At the end of the day, I told Bob I wanted to spend time in the neighborhood taking pictures, and he was delighted. I called Gary at the Times and told him I couldn’t do the assignment because I wanted to enter the project slowly. Most unusually for photo editors, who work under deadline to get pictures for articles, Gary was sympathetic and encouraging, and at Bob’s suggestion, I started to hang out at Duke’s Pizza Parlor, on the corner of Eleventh Street and Avenue A. It was across the street from a bodega that served a block where there were a couple of sweat equity projects underway; it was across another street from a parochial elementary school; it was half a block from a public middle school; and it was a block north of Tompkins Square Park and the Boys Club. All those populations frequented the pizza parlor, and Duke was tolerant and even supportive of my presence.
The two photos below, of members of the same family, were taken on different days on the same street corner, in front of the bodega that sat across Avenue A from Dukie’s.
I kept going back, day after day. I brought hundreds of 5x7 inch prints to give away.

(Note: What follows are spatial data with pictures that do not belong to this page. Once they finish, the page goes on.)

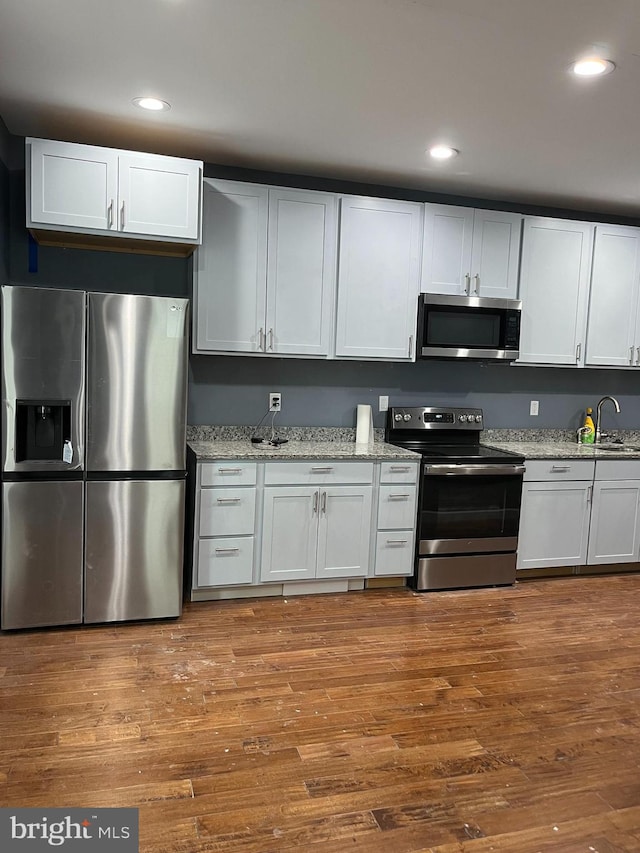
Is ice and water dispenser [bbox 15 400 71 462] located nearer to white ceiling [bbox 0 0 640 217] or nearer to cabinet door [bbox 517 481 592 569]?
white ceiling [bbox 0 0 640 217]

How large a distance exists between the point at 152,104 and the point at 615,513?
12.3 feet

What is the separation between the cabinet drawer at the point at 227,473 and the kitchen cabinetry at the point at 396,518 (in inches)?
31.4

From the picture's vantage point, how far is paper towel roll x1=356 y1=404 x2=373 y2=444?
4370 millimetres

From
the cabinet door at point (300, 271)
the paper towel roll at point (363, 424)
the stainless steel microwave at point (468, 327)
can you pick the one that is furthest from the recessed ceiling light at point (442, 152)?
the paper towel roll at point (363, 424)

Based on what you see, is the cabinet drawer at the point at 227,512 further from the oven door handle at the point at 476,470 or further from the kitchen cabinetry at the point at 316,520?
the oven door handle at the point at 476,470

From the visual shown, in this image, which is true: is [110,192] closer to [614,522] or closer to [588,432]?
[588,432]

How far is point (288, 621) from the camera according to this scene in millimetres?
3627

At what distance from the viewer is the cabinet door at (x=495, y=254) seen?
4.34 m

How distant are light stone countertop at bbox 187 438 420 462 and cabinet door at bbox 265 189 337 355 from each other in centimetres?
59

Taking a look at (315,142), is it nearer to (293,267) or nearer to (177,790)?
(293,267)

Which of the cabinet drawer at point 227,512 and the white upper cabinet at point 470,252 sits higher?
the white upper cabinet at point 470,252

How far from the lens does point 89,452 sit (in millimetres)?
3309

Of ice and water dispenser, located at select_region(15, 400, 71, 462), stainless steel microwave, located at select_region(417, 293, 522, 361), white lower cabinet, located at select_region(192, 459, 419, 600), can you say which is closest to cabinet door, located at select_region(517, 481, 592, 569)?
white lower cabinet, located at select_region(192, 459, 419, 600)

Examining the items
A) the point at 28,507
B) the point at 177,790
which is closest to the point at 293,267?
the point at 28,507
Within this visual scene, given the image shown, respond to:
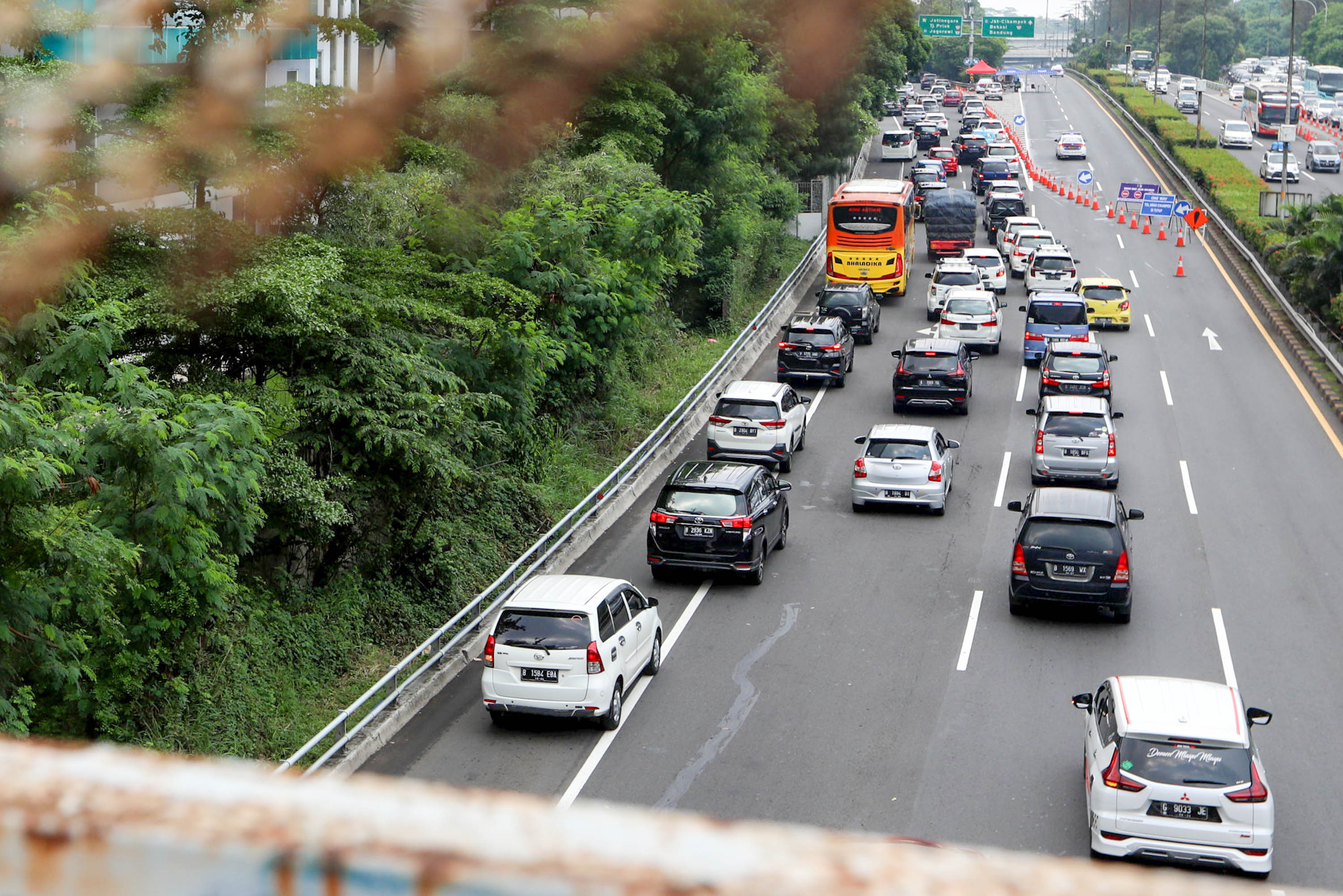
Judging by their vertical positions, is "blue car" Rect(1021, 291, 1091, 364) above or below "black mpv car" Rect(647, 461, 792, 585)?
above

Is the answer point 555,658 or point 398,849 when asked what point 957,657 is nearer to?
point 555,658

I shot over a thousand rolls of film that year, between personal work and assignments for the Times. I knew that Cartier-Bresson habitually shot ten rolls a day, and so did Garry Winogrand, two photographers whose work I admired tremendously and who photographed out in the world, like me, as opposed to in the studio. When Cartier-Bresson visited the US in the 1950s, a colleague gave him ten places to photograph in New York City. HCB reported that seven of them were a complete waste of time, two were okay, and one was terrific. I also read that when he was asked what kind of place he liked to take pictures, he answered, “Where luck hangs out.”